Video games are a dense and complicated sub-culture of entertainment with its own set of rules, terminology, and history. Ryan Reynolds' upcoming video-game based movie Free Guy takes place in a fictional game and features references to actual video games. In an interview with Collider, Reynolds explained that while the basic premise of his movie centers on gaming, the story being told speaks to a broader human experience that most audience members can relate to.

"I always look at it like, sports movies are good metaphors. The greatest sports movies ever made are not actually about sports. Field of Dreams, I wouldn't characterize that as a baseball story. They used baseball as a vehicle to tell a really beautiful story about a son and a father trying to connect. I think that we're doing the same thing. We're using the video game world, the Free City world, and video game culture as a sort of vehicle to tell this really beautiful and powerful human story."

The trailer for Free Guy revealed the story of a GTA-style open-world game in which an NPC (Non-Playable Character) gains sentience and embarks on a mission to save his city from in-built villains and callous gamers. References to health bars, power-ups, cheat codes etc. abound, which might be difficult for non-gaming audiences to understand. To prevent confusion, the director of the movie Shawn Levy explained Reynolds' character will act as a sort of middle man for the rules of the fictional world of the movie to be conveyed to the audience.

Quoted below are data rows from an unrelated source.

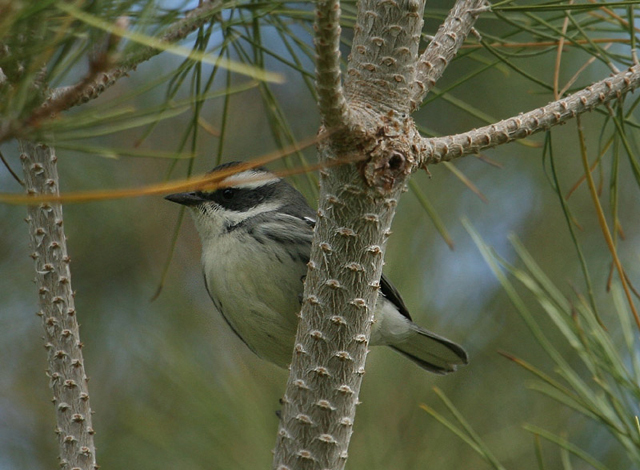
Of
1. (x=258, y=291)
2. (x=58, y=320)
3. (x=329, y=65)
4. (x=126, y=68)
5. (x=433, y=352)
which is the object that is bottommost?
(x=58, y=320)

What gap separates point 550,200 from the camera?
5117mm

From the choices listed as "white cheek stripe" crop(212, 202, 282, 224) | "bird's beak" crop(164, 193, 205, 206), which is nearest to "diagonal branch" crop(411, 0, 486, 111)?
"white cheek stripe" crop(212, 202, 282, 224)

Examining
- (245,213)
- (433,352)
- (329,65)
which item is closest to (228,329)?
(245,213)

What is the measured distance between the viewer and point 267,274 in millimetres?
3395

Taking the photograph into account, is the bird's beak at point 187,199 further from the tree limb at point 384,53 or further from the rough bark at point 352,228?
the tree limb at point 384,53

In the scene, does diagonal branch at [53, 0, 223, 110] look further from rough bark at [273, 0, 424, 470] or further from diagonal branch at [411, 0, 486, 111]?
diagonal branch at [411, 0, 486, 111]

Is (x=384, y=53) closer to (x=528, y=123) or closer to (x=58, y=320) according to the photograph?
(x=528, y=123)

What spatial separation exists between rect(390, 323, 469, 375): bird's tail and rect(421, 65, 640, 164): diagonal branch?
5.38 feet

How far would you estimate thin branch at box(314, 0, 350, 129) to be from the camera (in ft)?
5.03

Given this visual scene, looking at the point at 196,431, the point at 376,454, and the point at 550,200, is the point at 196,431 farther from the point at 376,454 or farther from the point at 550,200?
the point at 550,200

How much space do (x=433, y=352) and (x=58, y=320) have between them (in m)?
2.08

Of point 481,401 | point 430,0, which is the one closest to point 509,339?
point 481,401

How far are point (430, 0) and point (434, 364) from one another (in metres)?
2.96

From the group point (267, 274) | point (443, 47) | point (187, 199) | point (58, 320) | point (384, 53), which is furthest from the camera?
point (187, 199)
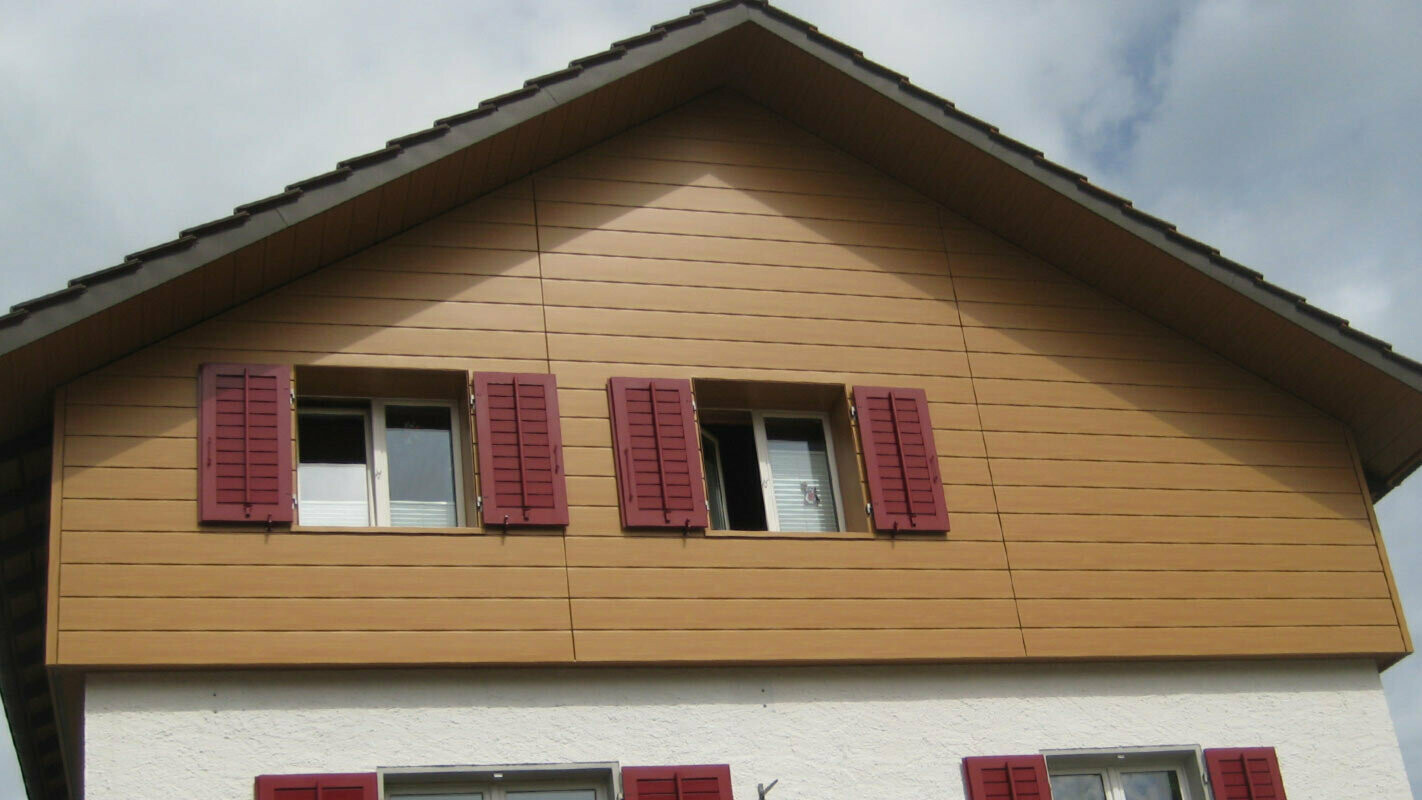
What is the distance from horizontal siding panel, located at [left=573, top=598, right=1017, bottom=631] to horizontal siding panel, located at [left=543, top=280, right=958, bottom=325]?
232 cm

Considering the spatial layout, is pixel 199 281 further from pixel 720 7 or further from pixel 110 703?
pixel 720 7

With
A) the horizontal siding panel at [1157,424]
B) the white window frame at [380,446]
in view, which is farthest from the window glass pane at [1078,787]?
the white window frame at [380,446]

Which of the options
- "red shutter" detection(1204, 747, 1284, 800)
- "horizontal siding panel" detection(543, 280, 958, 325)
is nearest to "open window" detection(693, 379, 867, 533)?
"horizontal siding panel" detection(543, 280, 958, 325)

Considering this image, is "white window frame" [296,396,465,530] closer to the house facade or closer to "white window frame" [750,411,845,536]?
the house facade

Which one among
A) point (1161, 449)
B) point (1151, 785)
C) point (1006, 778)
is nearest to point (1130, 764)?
point (1151, 785)

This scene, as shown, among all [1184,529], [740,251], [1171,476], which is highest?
[740,251]

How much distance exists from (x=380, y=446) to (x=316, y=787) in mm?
2546

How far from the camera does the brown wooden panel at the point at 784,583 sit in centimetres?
1173

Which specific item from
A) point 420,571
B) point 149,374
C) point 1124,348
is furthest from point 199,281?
point 1124,348

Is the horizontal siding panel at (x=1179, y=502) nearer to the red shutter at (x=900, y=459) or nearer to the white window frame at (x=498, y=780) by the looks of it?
the red shutter at (x=900, y=459)

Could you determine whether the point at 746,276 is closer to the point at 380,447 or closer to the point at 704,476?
the point at 704,476

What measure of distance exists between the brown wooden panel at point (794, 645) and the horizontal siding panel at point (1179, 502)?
43.2 inches

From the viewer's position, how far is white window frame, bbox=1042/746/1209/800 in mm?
12125

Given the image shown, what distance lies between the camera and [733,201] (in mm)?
13820
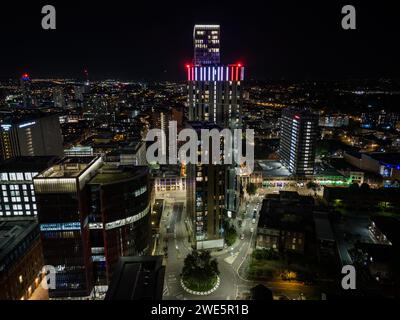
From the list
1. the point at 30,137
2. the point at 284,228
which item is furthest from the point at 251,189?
the point at 30,137

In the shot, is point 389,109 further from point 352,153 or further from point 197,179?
point 197,179

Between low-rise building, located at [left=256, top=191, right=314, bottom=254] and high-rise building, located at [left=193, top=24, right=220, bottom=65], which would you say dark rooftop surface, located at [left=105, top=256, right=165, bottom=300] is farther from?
high-rise building, located at [left=193, top=24, right=220, bottom=65]

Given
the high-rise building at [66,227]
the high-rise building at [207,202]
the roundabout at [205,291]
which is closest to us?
the high-rise building at [66,227]

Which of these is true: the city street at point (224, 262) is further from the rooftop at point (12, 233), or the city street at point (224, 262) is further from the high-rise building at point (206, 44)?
the high-rise building at point (206, 44)

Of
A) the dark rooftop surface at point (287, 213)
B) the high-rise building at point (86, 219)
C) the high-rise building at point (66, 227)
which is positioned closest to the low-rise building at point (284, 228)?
the dark rooftop surface at point (287, 213)

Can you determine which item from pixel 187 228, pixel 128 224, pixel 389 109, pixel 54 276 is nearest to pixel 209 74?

"What also helps is, if you have a character who is realizing the rules of a world, you're able to have an audience surrogate. It's basically a very smart way of educating the audience about the rules of engagement, the rules of the game. Free Guy does something similar because, as Guy awakens to 'Wait, what is happening? How does this work?', it allows us to have him learn it, just as a non-gaming audience member would be learning it."

When dealing with the world of gaming with its vast history and fandom, it can be tempting to mire the story in countless easter eggs and references that only hardcore gamers would understand and love. But Levy believes such an approach can end up alienating the rest of the audience and get in the way of their immersion in the narrative experience.

"I think the other thing is to never be so inside-y, wink wink, inside baseball with the jokes that half the audience feels excluded. But that is the line we're going to walk and it's a line I'm sure we're going to continue to explore as we edit the movie and put it in front of audiences and realize that, have we gone far enough? Have we gone too far?"

Directed by Shawn Levy, Free Guy features Ryan Reynolds, Jodie Comer, Joe Keery, Lil Rel Howery, Utkarsh Ambudkar, and Taika Waititi. The film arrives in theaters on December 11. This news came from Collider.